==== EXERCISE DATA

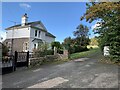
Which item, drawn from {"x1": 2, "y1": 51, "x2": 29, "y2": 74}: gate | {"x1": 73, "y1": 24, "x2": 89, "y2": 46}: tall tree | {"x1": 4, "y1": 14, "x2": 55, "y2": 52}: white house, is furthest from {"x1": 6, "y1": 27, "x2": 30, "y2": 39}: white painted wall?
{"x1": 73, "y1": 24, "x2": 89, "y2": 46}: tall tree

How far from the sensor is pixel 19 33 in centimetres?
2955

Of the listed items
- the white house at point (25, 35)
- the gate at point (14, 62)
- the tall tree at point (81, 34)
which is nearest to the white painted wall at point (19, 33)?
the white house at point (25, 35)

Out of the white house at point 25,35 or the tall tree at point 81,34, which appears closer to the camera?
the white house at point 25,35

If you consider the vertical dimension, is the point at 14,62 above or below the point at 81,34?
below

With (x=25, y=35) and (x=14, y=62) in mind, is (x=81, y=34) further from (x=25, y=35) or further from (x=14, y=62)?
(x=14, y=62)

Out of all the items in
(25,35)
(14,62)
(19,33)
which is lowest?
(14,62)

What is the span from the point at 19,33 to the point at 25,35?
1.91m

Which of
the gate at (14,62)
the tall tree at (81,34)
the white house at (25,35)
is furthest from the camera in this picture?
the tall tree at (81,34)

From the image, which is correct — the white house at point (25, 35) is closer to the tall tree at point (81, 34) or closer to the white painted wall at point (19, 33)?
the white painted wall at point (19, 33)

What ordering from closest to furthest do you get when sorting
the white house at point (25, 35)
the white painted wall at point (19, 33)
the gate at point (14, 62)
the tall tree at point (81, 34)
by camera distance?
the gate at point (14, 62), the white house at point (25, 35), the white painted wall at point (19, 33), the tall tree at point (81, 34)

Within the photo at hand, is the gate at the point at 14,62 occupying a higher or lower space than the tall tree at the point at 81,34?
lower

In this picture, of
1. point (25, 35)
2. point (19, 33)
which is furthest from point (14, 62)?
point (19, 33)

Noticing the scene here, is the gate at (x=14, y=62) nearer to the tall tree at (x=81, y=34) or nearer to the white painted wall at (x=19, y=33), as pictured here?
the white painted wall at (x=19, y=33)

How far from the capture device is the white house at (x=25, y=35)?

========
==== EXERCISE DATA

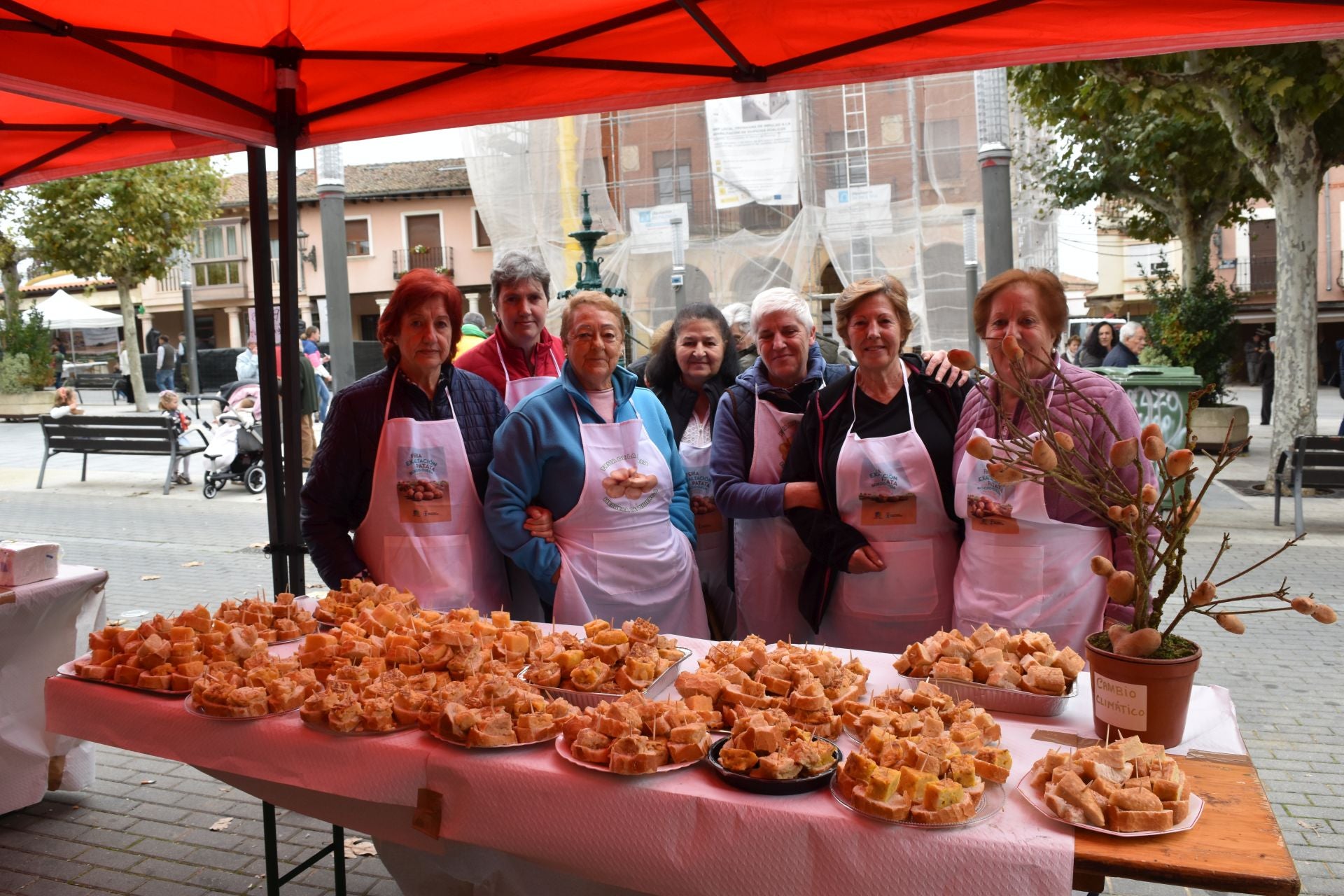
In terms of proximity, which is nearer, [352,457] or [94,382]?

========

Pick out every line of the records above that contains the word "below", and copy each of those lines. Match case exactly.

If you consider the vertical dimension, is the point at 14,62 above or below the point at 81,34?
below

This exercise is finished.